**Selected extract:**
____________
Xml – One xml namespace equals one and only one schema file

schemaxmlxsd

…or Why do these files validate in Visual Studio 2010 but not with xmllint1?

I'm currently working against a published xml schema where the original author's habit is to break down the schemas into several .xsd-files, but where some schema files have the same targetNamespace. Is this really "allowed"?

Example (extremely simplified):

File    targetNamespace    Contents
------------------------------------------------------------
b1.xsd  uri:tempuri.org:b  complex type "fooType"
b2.xsd  uri:tempuri.org:b  simple type "barType"

a.xsd   uri:tempuri.org:a  imports b1.xsd and b2.xsd
                           definition of root element "foo", that
                           extends "b:fooType" with an attribute
                           of "b:barType"

(Complete file contents below.)

Then I have an xml file, data.xml, with this content:

<?xml version="1.0"?>
<foo bar="1" xmlns="uri:tempuri.org:a" xmlns:xs="http://www.w3.org/2001/XMLSchema" />

For a long time, I have believed that all of this was correct, since Visual Studio apparently allows this schema style. However, today I decided to set up a command line utility for validating xml files, and I chose xmllint.

When I ran xmllint --schema a.xsd data.xml, I was presented with this warning:

a.xsd:4: element import: Schemas parser warning : Element '{http://www.w3.org/2001/XMLSchema}import':
Skipping import of schema located at 'b2.xsd' for the namespace 'uri:tempuri.org:b', since this
namespace was already imported with the schema located at 'b1.xsd'.

The fact that the import of b2.xsd was skipped obviously leads to this error:

a.xsd:9: element attribute: Schemas parser error : attribute decl. 'bar', attribute 'type':
The QName value '{uri:tempuri.org:b}barType' does not resolve to a(n) simple type definition.

If xmllint is correct, there would be an error in the published specs I'm working against. Is there? And Visual Studio would be wrong. Is it?

I do realize the difference between xs:import and xs:include. Right now, I just don't see how xs:include could fix things, since:

  • b1.xsd and b2.xsd have the same targetNamespace
  • they both differ in targetNamespace from a.xsd
  • and they do not (need to) know about each other

Is this a flaw in the original schema specification? I'm beginning to think that the third bullet point is crucial. Should the fact that they don't know about each other have led to placing them in different namespaces to begin with?


b1.xsd:

<?xml version="1.0" encoding="utf-8"?>
<xs:schema targetNamespace="uri:tempuri.org:b" xmlns:xs="http://www.w3.org/2001/XMLSchema">
  <xs:complexType name="fooType" />
</xs:schema>

b2.xsd:

<?xml version="1.0" encoding="utf-8"?>
<xs:schema targetNamespace="uri:tempuri.org:b" xmlns:xs="http://www.w3.org/2001/XMLSchema">
  <xs:simpleType name="barType">
    <xs:restriction base="xs:integer" />
  </xs:simpleType>
</xs:schema>

a.xsd:

<?xml version="1.0" encoding="utf-8"?>
<xs:schema targetNamespace="uri:tempuri.org:a" xmlns:xs="http://www.w3.org/2001/XMLSchema" xmlns:b="uri:tempuri.org:b">
  <xs:import namespace="uri:tempuri.org:b" schemaLocation="b1.xsd" />
  <xs:import namespace="uri:tempuri.org:b" schemaLocation="b2.xsd" />
  <xs:element name="foo">
    <xs:complexType>
      <xs:complexContent>
        <xs:extension base="b:fooType">
          <xs:attribute name="bar" type="b:barType" />
        </xs:extension>
      </xs:complexContent>
    </xs:complexType>
  </xs:element>
</xs:schema>

Notes:

1) I'm using the Windows port of libxml2/xmllint found at www.zlatkovic.com.
____________
**Exercise data:**
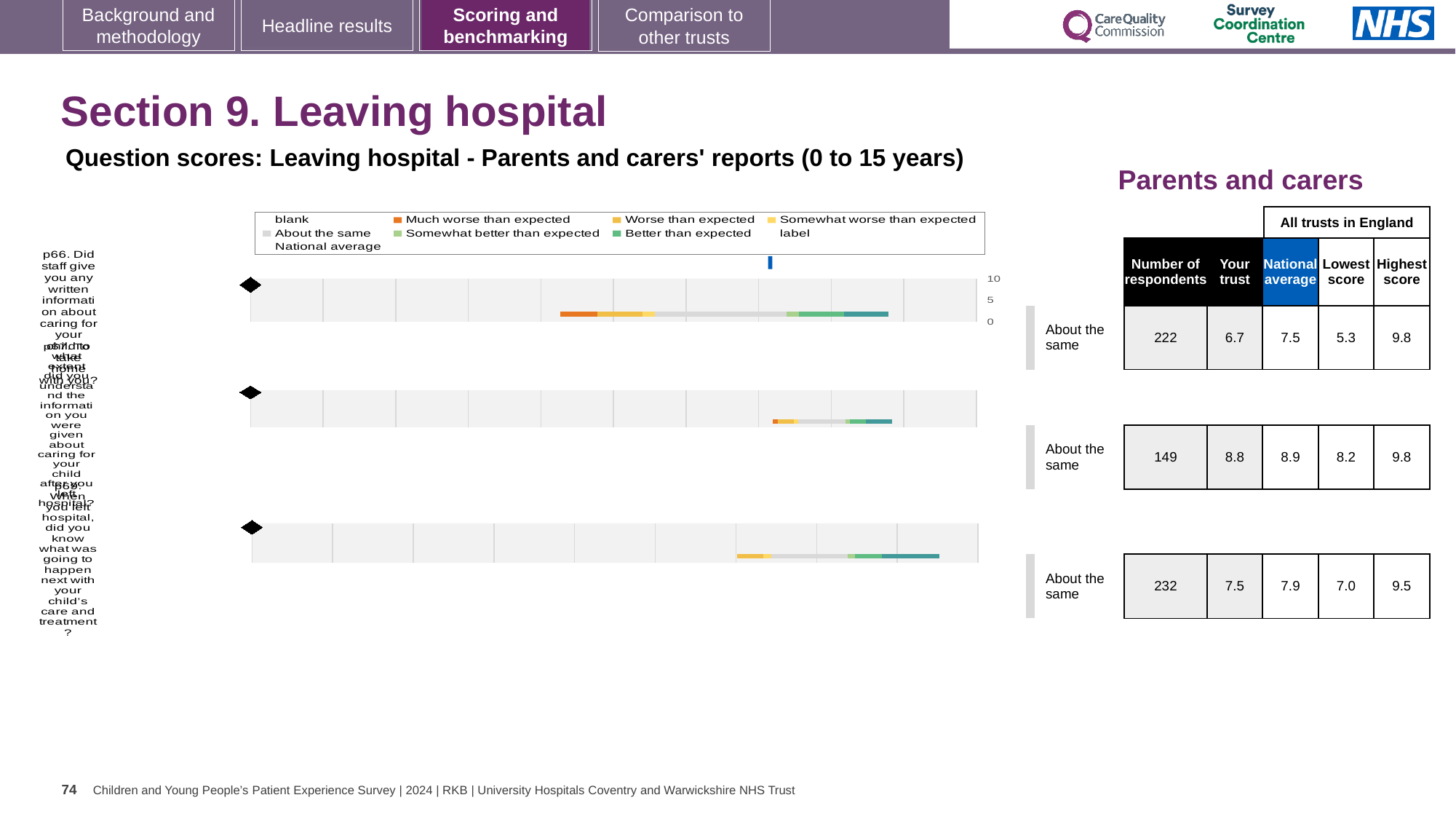
For the bottom chart, what is the difference between the highest score and the lowest score in the table? 2.5 What kind of chart is used to show the question scores on this slide? bar chart Which chart (top, middle or bottom) has the lowest 'Lowest score' value in the table? top How many question score bars are plotted on the slide? 3 Which chart (top, middle or bottom) has the highest 'Your trust' score? middle What benchmark category is shown next to the top chart? About the same For the middle chart, what is the national average shown in the table? 8.9 What colour represents 'Much worse than expected' in the legend? orange What is the maximum value shown on the chart axis? 10 For the top chart, what is the 'Your trust' score shown in the table? 6.7 For the top chart, which is larger: the 'Your trust' score or the national average? National average For the bottom chart, how many respondents are shown in the table? 232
____________
**Required tasks:**
A – Please sum up the XML namespace thread in two sentences.
B – Write out the part of the XML namespace thread that opens with the words containing "The fact that the import" and closes with "wrong. Is it?".
C – In the XML namespace thread, what base type does the simple type "barType" in b2.xsd restrict?
The lines above come from a separate source.

**Solution list:**
A – The poster works with a published XML schema in which b1.xsd and b2.xsd share the targetNamespace uri:tempuri.org:b and are both imported by a.xsd, a setup that validates in Visual Studio 2010. When xmllint skips the import of b2.xsd because that namespace was already imported with b1.xsd, "barType" fails to resolve, and the poster asks whether xmllint or Visual Studio is right and whether the original schema specification is flawed.

B –
The fact that the import of b2.xsd was skipped obviously leads to this error:

a.xsd:9: element attribute: Schemas parser error : attribute decl. 'bar', attribute 'type':
The QName value '{uri:tempuri.org:b}barType' does not resolve to a(n) simple type definition.

If xmllint is correct, there would be an error in the published specs I'm working against. Is there? And Visual Studio would be wrong. Is it?

C – xs:integer